Duck Detective Narrative Design Dissection
I wanted to collect my thoughts on the narrative style at Happy Broccoli Games. It’s something that has been fermenting for the last few years, but never put down to paper or pixel. Since we’re wrapping up on the second Duck Detective and looking to the future, I realised it would be nice to write the unwritten rules we’ve grown so accustomed to.
The main thing I want to focus on is choices in dialogue:
Types of Dialogue Choices
Through the lens of Duck Detective there are 4 reasons why we give the player a choice in a conversation:
- Navigation
- Exposition
- Expression
- Decision
Navigation - The most basic of tools, but an effective form of UX to describe basic interactions with a person, such as buying, selling or simply leaving a conversation with a looping choice.
Exposition - Context and lore is often tricky to weave naturally into a conversation. Using dialogue options to increase the player’s understanding of the world is a useful trick. I was always impressed with how this technique is employed in the tutorial sections of Dragon Age: Origins. It quickly gets you up to speed with the state of the world and your role within it.
Expression - This is how we put the interactivity into our interactive fiction. Giving the player choices that allow them some kind of agency is “roleplay seasoning”. The choices don’t change the state of the world, but by getting a player to answer even basic yes/no questions, we feel they are encouraged to connect with the story, and have some responsibility by affecting the emotions of other characters with their selected answer.
As a side note, expressive dialogue can also be reactions to actions done by the player outside of the dialogue system. On our team, we call these callbacks but maybe there is a proper name for them. For example, in Duck Detective, there are a few instances where lines of dialogue are added (or removed) from conversations when the player has completed actions such as finding a secret area or talking to another character first. It’s a subtle thing that no player will notice on their first playthrough, but it makes the dialogue feel much more responsive.
Decision - This is what I think jumps to most people’s minds when they think of choices in interactive fiction. Branching outcomes, and true player impact - but we use this fourth tool the most sparingly. In fact, in Duck Detective, we only use it once, at the very end of the game, where you can enact judgement upon the culprits.

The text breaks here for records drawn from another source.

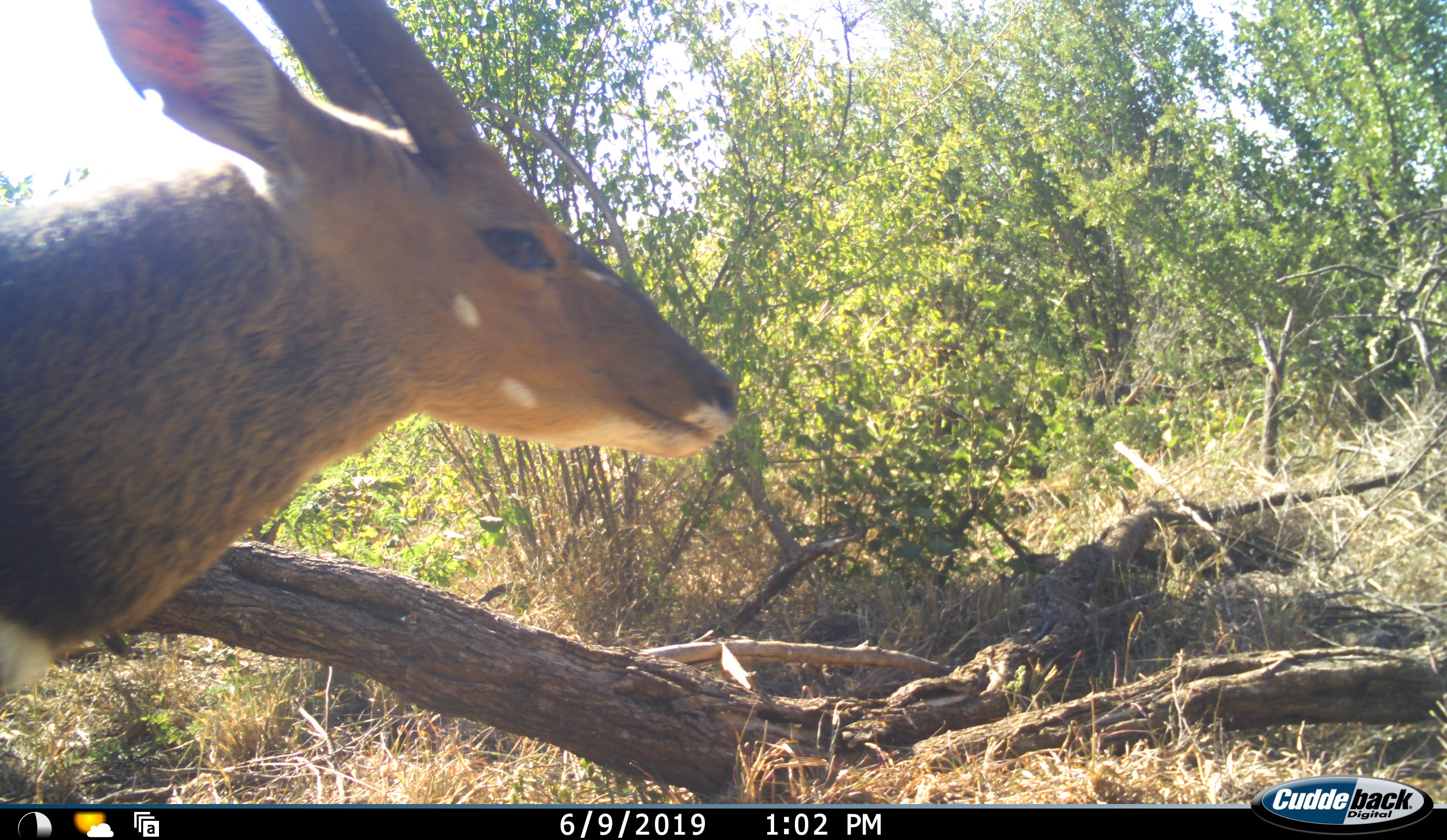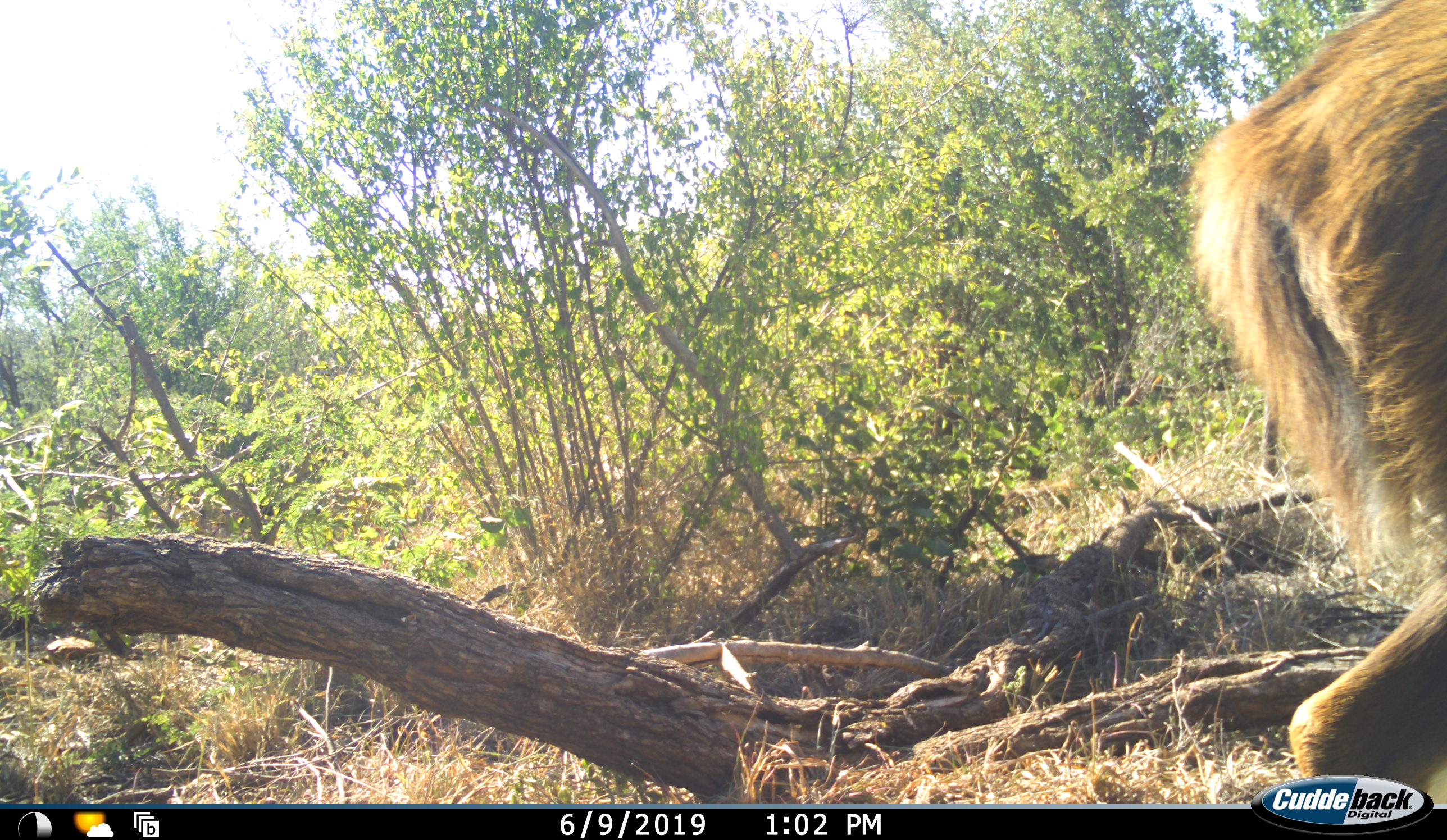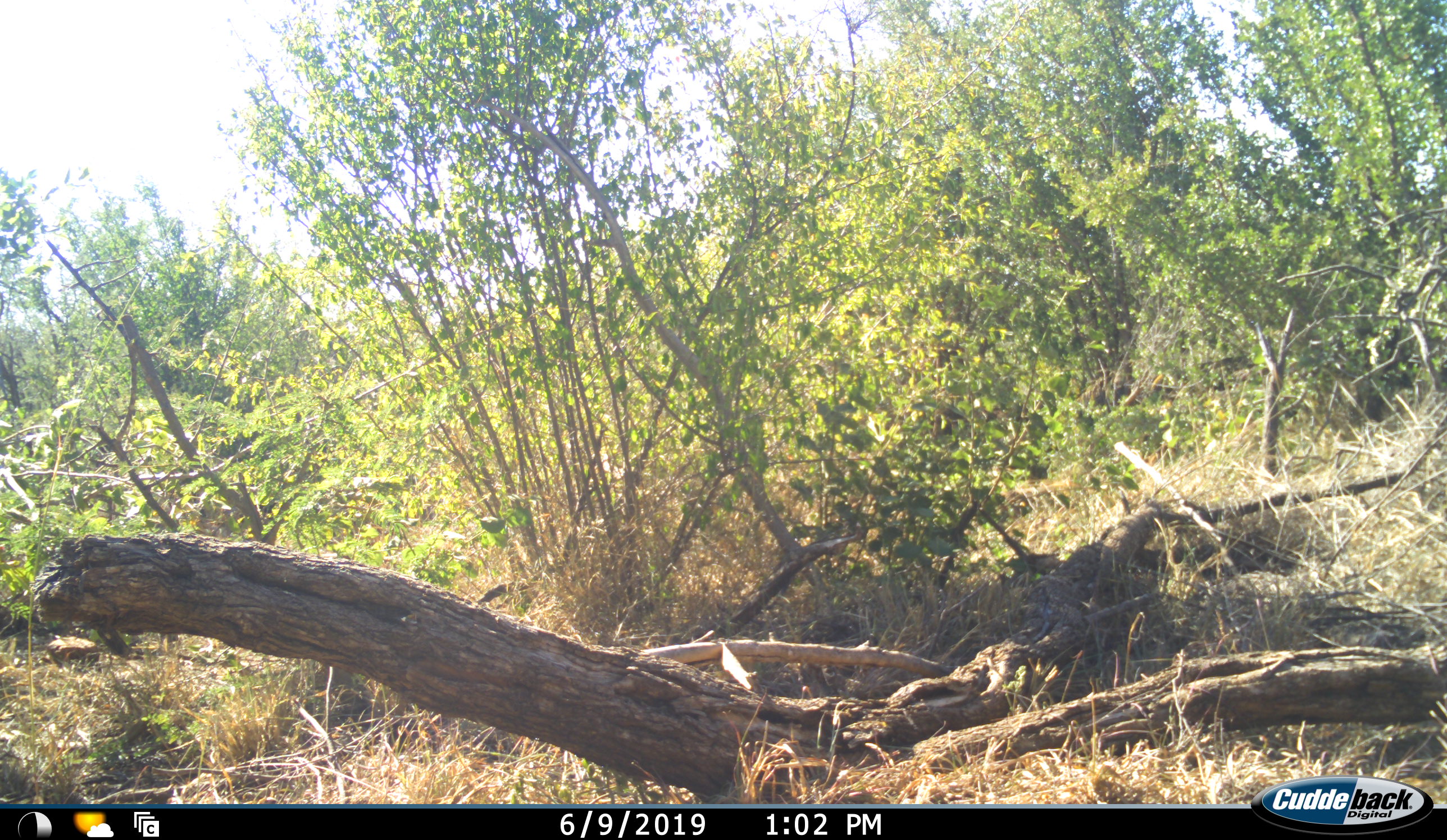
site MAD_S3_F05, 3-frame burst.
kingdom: Animalia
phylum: Chordata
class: Mammalia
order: Artiodactyla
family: Bovidae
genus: Tragelaphus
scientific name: Tragelaphus scriptus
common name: bushbuck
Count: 1.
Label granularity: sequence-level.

We borrowed this from the Frogware Sherlock games, as we believed there is a certain amount of empathy and consideration for the concept of justice a player must face with when they are forced to be the arbiter in an often less than black and white situation. And based on the Steam forums for Duck Detective, it was a controversial inclusion - so I guess it had the intended effect.
These sorts of choices are expensive to create and test. For Duck Detective, we had to limit the scope of the single decision we put into the game to only the culprits of the crime and not all suspects otherwise it would have compromised the quality of the overall game.

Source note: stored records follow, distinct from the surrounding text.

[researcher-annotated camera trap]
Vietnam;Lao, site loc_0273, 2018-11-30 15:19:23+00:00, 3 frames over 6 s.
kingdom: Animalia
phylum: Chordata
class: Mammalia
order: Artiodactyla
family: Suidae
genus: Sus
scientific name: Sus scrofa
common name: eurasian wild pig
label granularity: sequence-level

Frequency of Dialogue Choices
Duck Detective is a linear narrative. Superficial details about the story might change, but ultimately, two players can comfortably discuss the plot.

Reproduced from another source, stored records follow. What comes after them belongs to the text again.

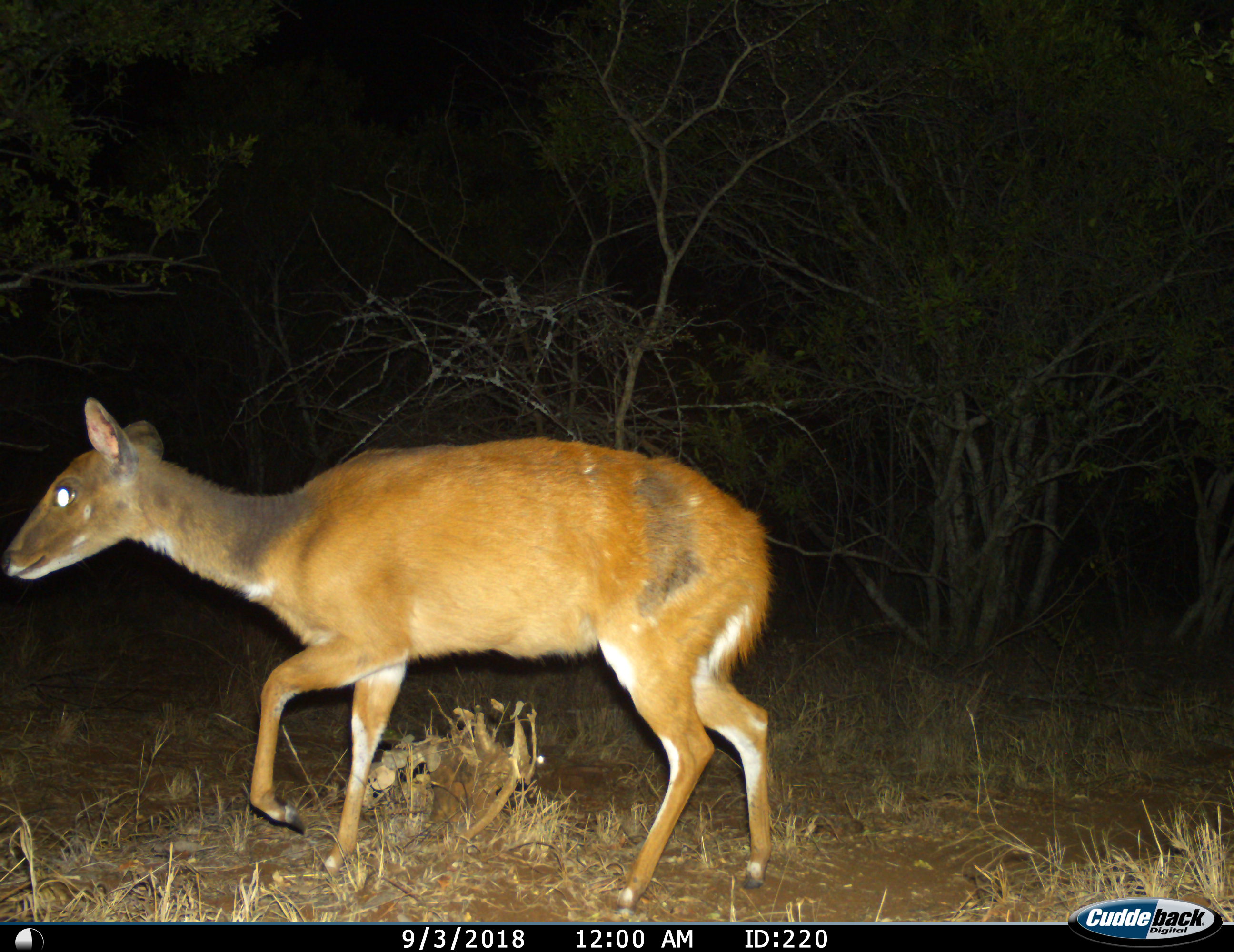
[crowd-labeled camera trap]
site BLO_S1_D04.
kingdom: Animalia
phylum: Chordata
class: Mammalia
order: Artiodactyla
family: Bovidae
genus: Tragelaphus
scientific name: Tragelaphus scriptus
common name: bushbuck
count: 1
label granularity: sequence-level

Most story games are linear narratives. Branching decisions are expensive. Often, if a game contains branching, then a core conceit of the game is to repeatedly play branches in order to see different outcomes or endings.
I think different rules apply for linear vs. non-linear narratives, so I am going to focus on linear narratives. But I would say, (as a note to myself as well) if you are considering making a non-linear narrative - really consider whether the same story could be told just as effectively in a linear manner.
Making a choice in a dialogue is like trying to decide what to eat for dinner. It’s surprisingly taxing. First you have to work out what you have in the fridge and parse each option. Then you have to actually decide which option to pick and weigh up its pros and cons. How long does that dish take to cook? How much washing up will I be left with afterwards?
It’s tedious having to decide what to eat for dinner every day.
And for that reason, I think frequently giving the player choices will detract from a linear experience. Giving infrequent and well-timed choices (where each choice gives a distinctly different response) is the style we opt for.
Number of options per choice
The number of options shown for a choice signals to the player a great deal of information about the given choice:
2 options is likely to be a binary decision, it’s immediately implied that the two options oppose one another.
3 options suggests there is less opposition between the options or it could be the “accept, reject, deflect” paradigm (coined by Jon Ingold)
Increasing amounts of options implies less and less impact to the given choice.
A single option is also a powerful tool. Giving the player only 1 option implies that at this moment, their agency is being taken away from them. Normally, they would have a choice in the given situation, but now - they do not. Additionally, we use 1 option (“Leave”) to imply to the player that additional options will populate a given conversation as they progress further through the story.
And arguably 0 options is the most common situation and also very different from 1 option. 0 options is when the player shouldn’t have any agency given or even implied - when the protagonist they are controlling has more autonomy over the story than the player themself.
Conclusion
That covers my brief narrative design dissection of Duck Detective, and the thought process behind how we crafted the more mechanical parts of the narrative design:
Few choices, mostly for expression - with a single, expensive, decision for the finale.
There's much more that could be said about the narrative design of the game, but I wanted to write about this one clear thought that came to mind.